A passion for pedagogy and programming: Online learning at the Gina Cody School
Long before massive open online courses became a hot button topic, Nancy Acemian was already developing one for the Faculty of Engineering and Computer Science.
In 2005, Acemian, who is a senior lecturer with the Centre for Engineering and Society, created the faculty’s first online course, Fundamentals of Programming (COMP 218). A PhD student in educational technology at the time, Acemian began investigating the study habits of her students through in-class exercises and online content.
Her aim was to see if students would become online learners.
“Data shows that students cram regardless of model, online or in-class,” explains Acemian, who previously completed her master’s in computer science at Concordia.

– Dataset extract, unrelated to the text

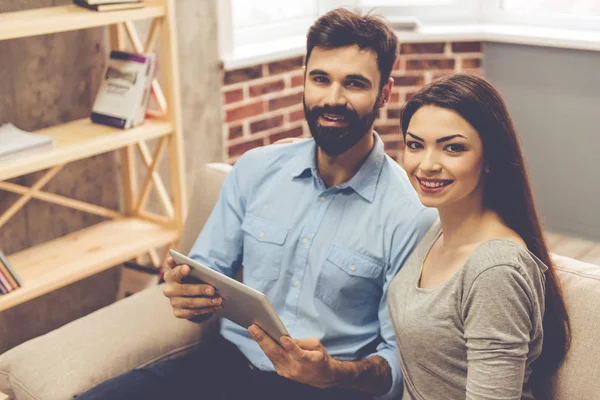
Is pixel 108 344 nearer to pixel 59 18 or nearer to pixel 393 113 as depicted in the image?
pixel 59 18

By following a blended model, Acemian says most of the learning takes place outside the classroom, while time in class reinforces each lesson. The repetition is necessary for learning to take place, allowing for incremental testing that ensures students understand the material as the term moves along.
“It’s all about setting students up for success,” she says.
Acemian served as the Provost’s Fellow for Online Learning and Digital Learning at Concordia from 2014 to 2017. Now, she is the chair of the ENCS Online/Blended Pedagogy Committee, where she is implementing what she learned working in the Provost’s Office.
Amir Asif, dean of the Faculty of Engineering and Computer Science, wants to ensure that every student in the faculty be given the chance to take an online course. His goal is to prepare students for whatever they will need to take on throughout their professional careers.
“We are working with industry and our accreditation bodies to ensure our programs and teaching methods are up-to-date with progress being made in the field,” says Asif. “We want to ensure our students are successful in their chosen fields, long after they graduate.”
As chair, Acemian is a resource for faculty members who want to develop blended or online approaches to teaching. She supports faculty members of all skill levels in experimenting with online pedagogy in a blended model before launching an online course.
“Online learning is a different pedagogy than in-class teaching — it is a new skill that educators must develop in themselves before entering the online classroom,” Acemian says.
A year into her mandate, Acemian has already increased the number of online courses from her one to six. As she enters her second year as chair, she will begin developing online lab components as she works towards the faculty’s first online program.